I've been practicing living in the "now" for almost a year with the help of Eckard Tolle's book. I've been LD'ing off and on for a few years and realize how much it sucks when you "lose" it since it's hard to get back into writing in dream journals and such. I'll start again since it has interested me again.

----------


## jkloljk

Version 1: Listening to a Noisy World.
I read this many times a few weeks ago and have been practicing it since. I do manicures/pedicures so I can listen to spa music and peoples conversation. When I'm really into it, I can hear myself breathing, the clients, and music while working.  It's amazing how much little things you pick up when you are aware and make a point to do so. I can hear myself think and type at the same time. Quite odd. I wonder if this can become a permanent state of mind. 
Imagine that, being able to listen to 10 things at once, have visual on all objects in POV, and comprehend what your mind is doing. I wonder if this is what "being" really is? 

Will continue to try to keep this state of awareness all day.

----------


## Sivason

Hi there.

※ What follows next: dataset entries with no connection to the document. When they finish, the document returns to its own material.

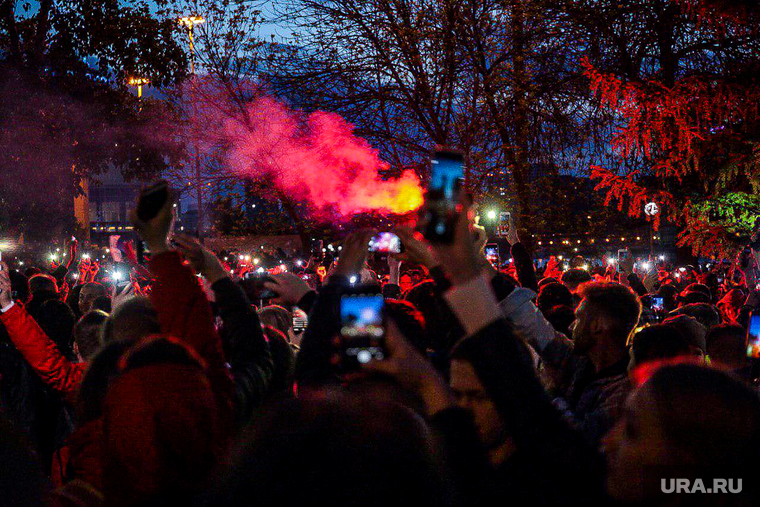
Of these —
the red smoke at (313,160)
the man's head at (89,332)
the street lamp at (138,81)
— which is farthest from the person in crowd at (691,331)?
the street lamp at (138,81)

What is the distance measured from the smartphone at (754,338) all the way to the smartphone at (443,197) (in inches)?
107

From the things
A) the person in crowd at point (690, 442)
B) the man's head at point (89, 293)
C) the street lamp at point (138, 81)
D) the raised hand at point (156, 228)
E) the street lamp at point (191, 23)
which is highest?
the street lamp at point (191, 23)

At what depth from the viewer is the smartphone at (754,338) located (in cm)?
376

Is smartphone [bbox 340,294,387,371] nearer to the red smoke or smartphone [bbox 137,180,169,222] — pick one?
smartphone [bbox 137,180,169,222]

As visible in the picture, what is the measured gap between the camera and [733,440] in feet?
5.25

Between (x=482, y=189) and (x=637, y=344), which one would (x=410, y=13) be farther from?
(x=637, y=344)

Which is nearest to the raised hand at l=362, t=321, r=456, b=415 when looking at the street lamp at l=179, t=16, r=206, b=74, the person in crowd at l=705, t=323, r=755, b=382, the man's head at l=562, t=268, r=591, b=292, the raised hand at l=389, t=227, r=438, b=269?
the raised hand at l=389, t=227, r=438, b=269

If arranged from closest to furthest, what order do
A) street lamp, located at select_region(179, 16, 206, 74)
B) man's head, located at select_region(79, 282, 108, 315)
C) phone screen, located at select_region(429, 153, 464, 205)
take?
phone screen, located at select_region(429, 153, 464, 205) < man's head, located at select_region(79, 282, 108, 315) < street lamp, located at select_region(179, 16, 206, 74)

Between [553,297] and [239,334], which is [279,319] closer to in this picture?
[239,334]

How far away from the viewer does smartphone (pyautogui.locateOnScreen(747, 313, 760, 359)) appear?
3760mm

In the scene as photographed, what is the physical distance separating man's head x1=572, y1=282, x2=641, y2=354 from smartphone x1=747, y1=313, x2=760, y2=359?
62cm

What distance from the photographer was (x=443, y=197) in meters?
1.71
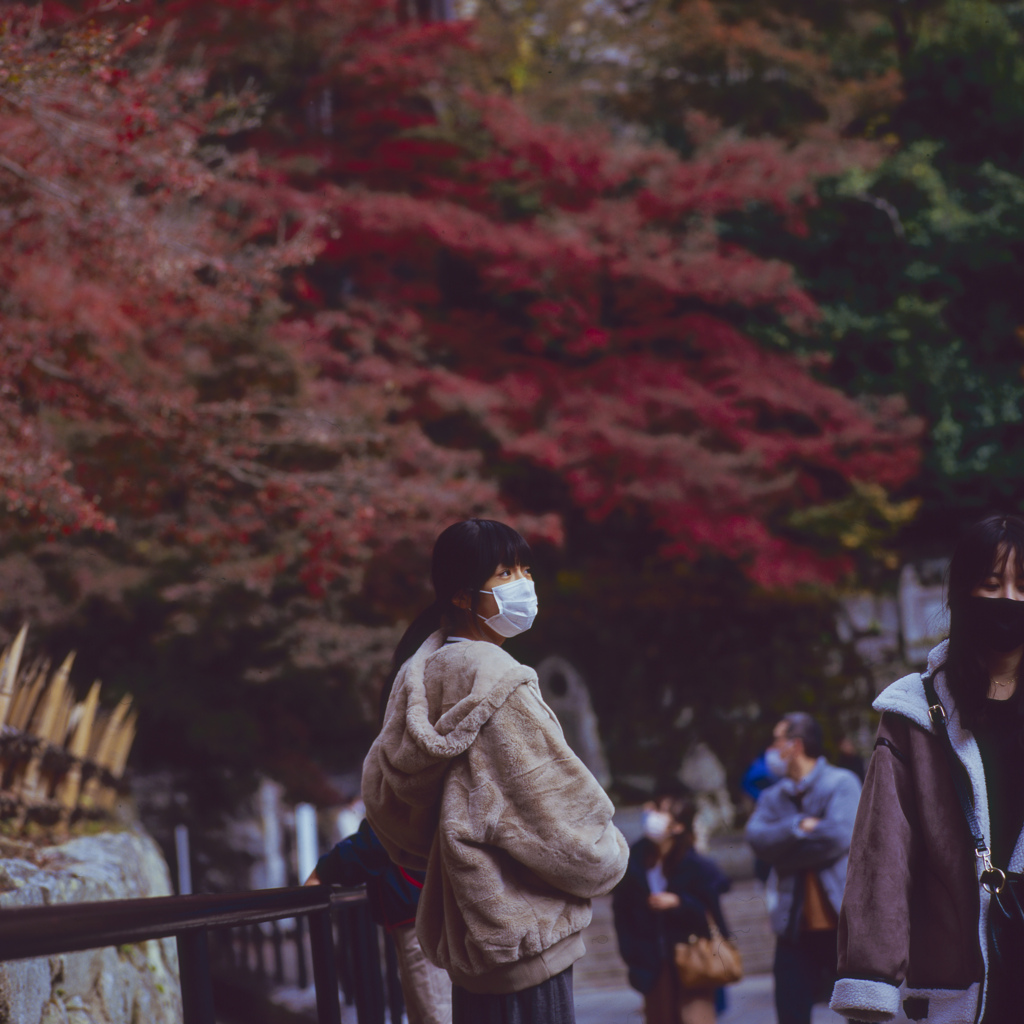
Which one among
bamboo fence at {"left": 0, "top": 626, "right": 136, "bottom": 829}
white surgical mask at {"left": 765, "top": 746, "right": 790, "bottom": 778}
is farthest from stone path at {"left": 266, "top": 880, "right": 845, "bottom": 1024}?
white surgical mask at {"left": 765, "top": 746, "right": 790, "bottom": 778}

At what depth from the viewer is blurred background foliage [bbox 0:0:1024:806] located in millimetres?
6488

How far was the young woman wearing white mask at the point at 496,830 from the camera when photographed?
2.12 m

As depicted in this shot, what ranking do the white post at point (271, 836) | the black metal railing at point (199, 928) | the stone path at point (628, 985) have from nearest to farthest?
the black metal railing at point (199, 928), the stone path at point (628, 985), the white post at point (271, 836)

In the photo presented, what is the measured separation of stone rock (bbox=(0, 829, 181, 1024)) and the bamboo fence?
0.91 ft

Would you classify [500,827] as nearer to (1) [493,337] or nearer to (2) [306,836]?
(2) [306,836]

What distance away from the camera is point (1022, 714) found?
2043 millimetres

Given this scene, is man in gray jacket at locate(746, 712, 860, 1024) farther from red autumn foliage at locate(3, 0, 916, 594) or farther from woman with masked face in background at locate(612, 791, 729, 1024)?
red autumn foliage at locate(3, 0, 916, 594)

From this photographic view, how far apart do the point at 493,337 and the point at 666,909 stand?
23.7 feet

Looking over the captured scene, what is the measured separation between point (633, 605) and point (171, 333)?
275 inches

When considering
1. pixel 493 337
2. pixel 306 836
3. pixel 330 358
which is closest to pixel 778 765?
pixel 306 836

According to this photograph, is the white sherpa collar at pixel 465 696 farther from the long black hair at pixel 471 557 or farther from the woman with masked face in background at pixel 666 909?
the woman with masked face in background at pixel 666 909

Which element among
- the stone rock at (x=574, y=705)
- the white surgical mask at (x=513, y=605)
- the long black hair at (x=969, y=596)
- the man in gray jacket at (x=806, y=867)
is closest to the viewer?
the long black hair at (x=969, y=596)

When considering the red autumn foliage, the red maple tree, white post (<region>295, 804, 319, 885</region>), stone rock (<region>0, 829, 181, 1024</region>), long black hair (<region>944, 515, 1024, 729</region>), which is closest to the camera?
long black hair (<region>944, 515, 1024, 729</region>)

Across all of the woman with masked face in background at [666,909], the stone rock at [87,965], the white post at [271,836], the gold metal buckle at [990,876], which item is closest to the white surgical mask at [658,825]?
the woman with masked face in background at [666,909]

I missed your workbook. Sorry about that! I will try to rspond about 1 time a week if you have made a new entry. I am sure you can perhaps increase your capacity to take in sensory inputs and process them by about 5 or 10 fold. It is perhaps totally superhuman to take in everything. I am not one to doubt what a truely devoted person could obtain. For myself, I just say that I am many times more 'alive' then when I started.

----------


## jkloljk

I will start over today. I've spent the last few months living "in the now" and learning about different views of reality. I have a dream journal next to my bed and ready to start over. Today, I will do day 1. I realize how much this 'dream yoga' has to do with my relatationship to the world. I thank you sivason for these materials and hope feel I will have no problems staying on track now.

----------